(Spatial question records)
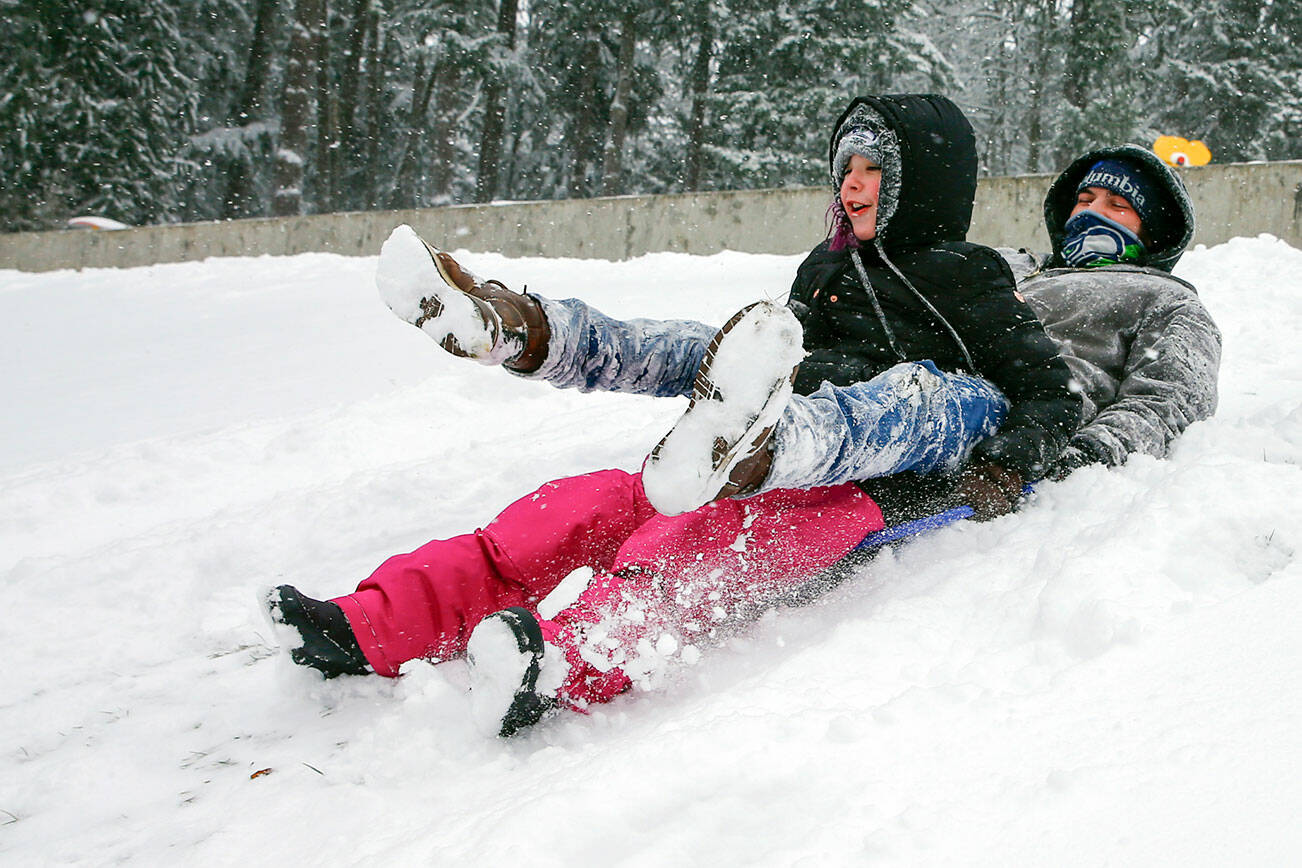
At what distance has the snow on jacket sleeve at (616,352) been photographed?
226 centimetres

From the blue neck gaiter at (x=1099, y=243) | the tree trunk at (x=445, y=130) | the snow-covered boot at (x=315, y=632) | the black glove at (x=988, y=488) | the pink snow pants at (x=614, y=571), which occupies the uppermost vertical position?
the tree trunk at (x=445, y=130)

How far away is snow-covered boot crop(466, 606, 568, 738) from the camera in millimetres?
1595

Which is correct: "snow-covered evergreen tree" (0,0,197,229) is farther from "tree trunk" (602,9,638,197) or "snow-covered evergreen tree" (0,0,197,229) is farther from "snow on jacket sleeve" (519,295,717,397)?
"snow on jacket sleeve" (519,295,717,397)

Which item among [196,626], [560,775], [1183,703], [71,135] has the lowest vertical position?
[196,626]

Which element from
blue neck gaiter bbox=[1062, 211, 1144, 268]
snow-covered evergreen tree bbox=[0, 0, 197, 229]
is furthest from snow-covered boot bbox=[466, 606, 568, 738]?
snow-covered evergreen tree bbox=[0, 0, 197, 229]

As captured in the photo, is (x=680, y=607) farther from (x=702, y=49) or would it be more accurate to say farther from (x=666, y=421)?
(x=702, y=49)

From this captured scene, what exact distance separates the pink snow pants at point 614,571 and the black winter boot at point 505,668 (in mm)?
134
==
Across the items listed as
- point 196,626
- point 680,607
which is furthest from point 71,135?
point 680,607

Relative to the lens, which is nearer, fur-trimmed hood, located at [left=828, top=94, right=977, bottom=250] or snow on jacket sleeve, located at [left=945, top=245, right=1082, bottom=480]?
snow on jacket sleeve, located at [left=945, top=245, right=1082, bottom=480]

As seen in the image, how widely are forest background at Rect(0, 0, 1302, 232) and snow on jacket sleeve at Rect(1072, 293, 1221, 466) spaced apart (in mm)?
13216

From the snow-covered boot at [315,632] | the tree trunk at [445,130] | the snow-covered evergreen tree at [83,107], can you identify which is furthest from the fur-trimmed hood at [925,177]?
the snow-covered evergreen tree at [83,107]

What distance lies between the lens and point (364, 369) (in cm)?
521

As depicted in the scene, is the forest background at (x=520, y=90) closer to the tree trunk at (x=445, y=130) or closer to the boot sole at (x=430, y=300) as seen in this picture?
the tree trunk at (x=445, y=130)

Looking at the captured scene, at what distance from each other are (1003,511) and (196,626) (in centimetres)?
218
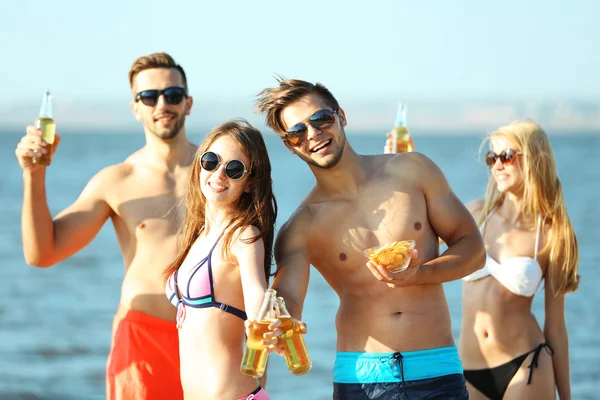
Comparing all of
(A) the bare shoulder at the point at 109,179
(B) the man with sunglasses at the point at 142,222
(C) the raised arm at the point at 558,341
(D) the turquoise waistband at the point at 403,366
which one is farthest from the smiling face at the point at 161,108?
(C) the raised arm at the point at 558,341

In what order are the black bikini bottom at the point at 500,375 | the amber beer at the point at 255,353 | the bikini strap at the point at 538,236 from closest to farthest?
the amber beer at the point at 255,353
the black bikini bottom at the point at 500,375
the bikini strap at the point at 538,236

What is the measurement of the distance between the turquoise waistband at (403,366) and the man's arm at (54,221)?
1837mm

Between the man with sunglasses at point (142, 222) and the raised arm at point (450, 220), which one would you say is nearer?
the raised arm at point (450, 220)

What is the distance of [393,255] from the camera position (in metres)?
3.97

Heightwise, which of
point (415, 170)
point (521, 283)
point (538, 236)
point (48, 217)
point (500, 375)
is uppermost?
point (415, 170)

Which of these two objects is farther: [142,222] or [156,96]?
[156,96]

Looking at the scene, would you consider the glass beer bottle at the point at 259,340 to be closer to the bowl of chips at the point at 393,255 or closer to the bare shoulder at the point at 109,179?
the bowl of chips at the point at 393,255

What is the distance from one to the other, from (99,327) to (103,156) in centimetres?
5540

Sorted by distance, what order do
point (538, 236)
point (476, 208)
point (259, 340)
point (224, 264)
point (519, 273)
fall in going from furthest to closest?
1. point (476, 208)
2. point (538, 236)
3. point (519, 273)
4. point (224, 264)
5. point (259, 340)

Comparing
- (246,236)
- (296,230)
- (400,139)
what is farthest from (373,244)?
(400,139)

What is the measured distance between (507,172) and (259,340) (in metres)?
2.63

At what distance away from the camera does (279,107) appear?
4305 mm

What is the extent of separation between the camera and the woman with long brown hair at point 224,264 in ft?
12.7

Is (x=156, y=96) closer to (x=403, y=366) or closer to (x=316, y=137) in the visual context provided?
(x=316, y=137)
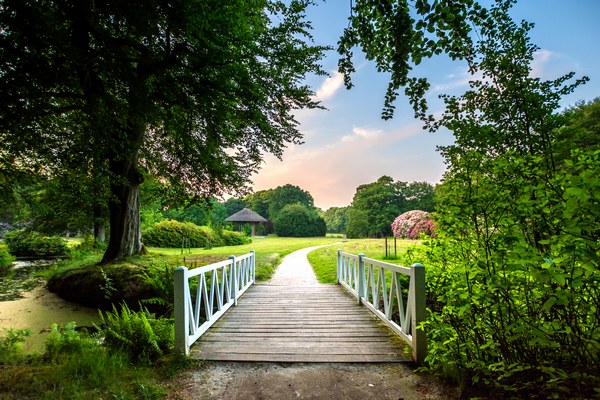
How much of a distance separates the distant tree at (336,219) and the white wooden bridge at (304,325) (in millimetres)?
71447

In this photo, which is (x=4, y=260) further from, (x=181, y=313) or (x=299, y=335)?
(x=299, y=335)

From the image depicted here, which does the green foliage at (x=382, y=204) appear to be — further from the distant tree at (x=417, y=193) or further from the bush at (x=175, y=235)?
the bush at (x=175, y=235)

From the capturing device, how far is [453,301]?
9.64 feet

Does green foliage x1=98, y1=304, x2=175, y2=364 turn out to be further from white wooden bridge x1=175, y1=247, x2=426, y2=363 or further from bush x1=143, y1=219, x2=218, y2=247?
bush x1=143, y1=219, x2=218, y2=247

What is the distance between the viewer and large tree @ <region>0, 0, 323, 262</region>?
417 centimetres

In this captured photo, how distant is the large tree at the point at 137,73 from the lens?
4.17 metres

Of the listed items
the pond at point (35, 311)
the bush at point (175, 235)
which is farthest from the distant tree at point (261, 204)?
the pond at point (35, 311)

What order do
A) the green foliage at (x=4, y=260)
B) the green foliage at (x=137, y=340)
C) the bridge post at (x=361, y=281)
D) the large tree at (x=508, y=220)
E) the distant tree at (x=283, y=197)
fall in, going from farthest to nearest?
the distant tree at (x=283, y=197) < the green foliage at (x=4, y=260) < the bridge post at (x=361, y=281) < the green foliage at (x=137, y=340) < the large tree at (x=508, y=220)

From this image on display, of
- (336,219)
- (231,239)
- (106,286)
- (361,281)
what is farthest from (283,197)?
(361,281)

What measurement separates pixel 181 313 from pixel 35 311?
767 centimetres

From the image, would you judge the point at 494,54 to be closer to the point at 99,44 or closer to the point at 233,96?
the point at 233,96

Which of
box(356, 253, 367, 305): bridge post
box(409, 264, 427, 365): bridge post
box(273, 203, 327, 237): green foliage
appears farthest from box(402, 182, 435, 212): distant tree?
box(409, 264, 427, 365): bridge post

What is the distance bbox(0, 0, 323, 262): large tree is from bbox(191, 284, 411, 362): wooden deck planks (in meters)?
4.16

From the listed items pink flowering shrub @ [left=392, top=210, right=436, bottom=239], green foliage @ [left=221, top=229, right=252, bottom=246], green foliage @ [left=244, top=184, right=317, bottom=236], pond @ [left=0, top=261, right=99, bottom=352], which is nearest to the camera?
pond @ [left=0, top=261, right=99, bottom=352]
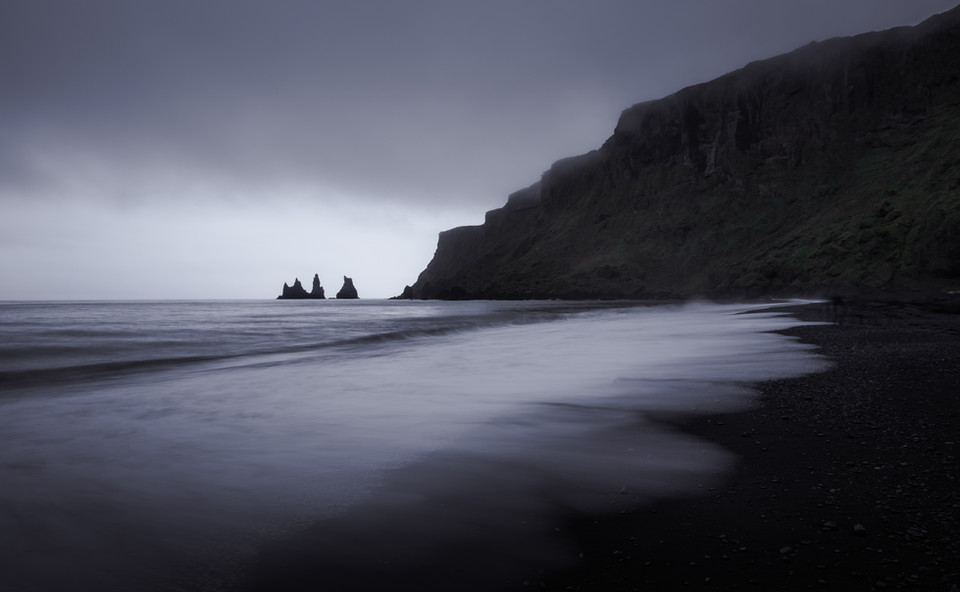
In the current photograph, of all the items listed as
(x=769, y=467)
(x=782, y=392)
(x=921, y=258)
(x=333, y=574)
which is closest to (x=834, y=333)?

PROMPT — Pull out every line of the items above that contains the string "bbox".

RESPONSE TO THIS TASK —
blue neck gaiter bbox=[1062, 211, 1144, 268]
snow-covered evergreen tree bbox=[0, 0, 197, 229]
is furthest from snow-covered boot bbox=[466, 606, 568, 738]?
snow-covered evergreen tree bbox=[0, 0, 197, 229]
What is the distance bbox(0, 0, 323, 262): large tree is from bbox(191, 284, 411, 362): wooden deck planks (in meters)?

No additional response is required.